I didn’t want to be rude, so, okay. It’s gonna be boring, it’s got subtitles, it’s hard to follow, but anyway, it was a double feature. The first movie was a love story set in [00:06:00] modern Tokyo and predictably, I was completely bored. The second one was a samurai movie set in 16th century Japan, and in the first three minutes, I was mesmerized. Just mesmerized. I’d never had contact with another culture, [00:06:30] other than maybe the Jewish culture, relative to America, but this was an Asian culture and an Asian culture of many centuries ago. I remember thinking, “Well, these people are obviously human beings, but they, in some ways, might as well be extra-terrestrials.” They’re just so different in every way imaginable. How they dress their hair and how they walk and the men talk [00:07:00] like real macho from their belly and the women talk real feminine. There’s sexual dimorphism in the Japanese language.

#### [Information shown]
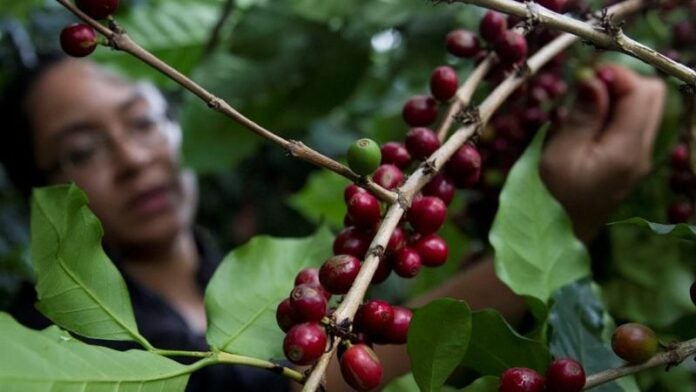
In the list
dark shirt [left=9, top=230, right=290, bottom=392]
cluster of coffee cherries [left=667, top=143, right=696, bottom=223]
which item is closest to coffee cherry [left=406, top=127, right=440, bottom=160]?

#### [What is required]
In the transcript, in what setting does the second film of the double feature take place? The data has no connection to the transcript.

#### [Reply]
It is a samurai movie set in 16th-century Japan.